Of particular interest to us is the distribution of the big firms. In 1990, 29 were based in Germany and together they had a turnover of Dm 958 billion accounting for some 29.8% of the total turnover of the biggest 100 firms. By 1999, the number had not changed substantially, an increase of just one. Total turnover, however, was Dm 1870 billion or 35.2% of the top 100. The share of German capital had increased by more than 5%.

Alongside German capital, French capital also strengthened its position. From 23 firms, the number grew to 26 and the share of total turnover grew from 20.3% to 22.9%. More than half of all the biggest EU firms have their headquarters in one of these two countries (56 from 100), they control 58.1% of total turnover, and the trend is rising.

The countries which have lost out in this centralisation process are, above all, Britain and Italy. Even though each lost only one from the top 100 firms, both suffered a clear drop in their share of total turnover. Britain’s firms’ share declined by 3.4% (from 20 to 16.6%) and Italy lost 4% (from 11% to 7%).

If we then compare the centralisation and concentration process of the capital in the industrial and service sectors between the two winners, Germany and France, there is only one conclusion that can be drawn: the centralisation process is moving forward much faster in Germany.

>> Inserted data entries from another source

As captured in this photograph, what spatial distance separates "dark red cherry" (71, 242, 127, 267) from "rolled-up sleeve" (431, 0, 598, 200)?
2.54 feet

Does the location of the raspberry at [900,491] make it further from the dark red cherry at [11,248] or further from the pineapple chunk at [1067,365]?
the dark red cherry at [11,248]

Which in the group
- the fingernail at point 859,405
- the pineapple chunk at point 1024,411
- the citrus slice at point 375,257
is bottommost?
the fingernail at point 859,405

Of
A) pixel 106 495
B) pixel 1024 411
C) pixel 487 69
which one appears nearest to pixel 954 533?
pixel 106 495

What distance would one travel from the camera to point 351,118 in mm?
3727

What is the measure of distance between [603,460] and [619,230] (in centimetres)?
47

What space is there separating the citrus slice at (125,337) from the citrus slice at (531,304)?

In 1990, the 12 biggest German industrial firms had a total turnover of Dm 545 bn, the 12 biggest French firms had a turnover of Dm 383 bn. By 1999 total turnover of the 12 biggest German firms had reached €530 bn and that of the French €267 bn. If we take the turnover of the French firms as an index of 100, then the total turnover of the German firms in 1990 was 142. By 1999, however, it was 199. A similar, although not so dramatic, picture emerges if we take into account the service sector.

By comparison with its European competitors then, German capital has undoubtedly strengthened itself. In addition, however, there are two further significant points that have to be taken into account in any assessment of the future prospects of German capital and its EU competitors.

The first of these is that, although the EU has not been successful in creating European capital, it has created a European market which is the main sales area for the EU states. Within this, Germany is not only the biggest exporter into other EU countries (intra-EU trade) but also, and by a much bigger margin, the biggest exporter out of the EU. The principle reason for this is that a huge proportion of the exports go to Central and Eastern Europe (the Czech Republic, Slovakia, Poland and Hungary). Here, German capital left its EU rivals behind long ago and has either displaced other, originally better placed countries, such as Austria, or has bought out their firms.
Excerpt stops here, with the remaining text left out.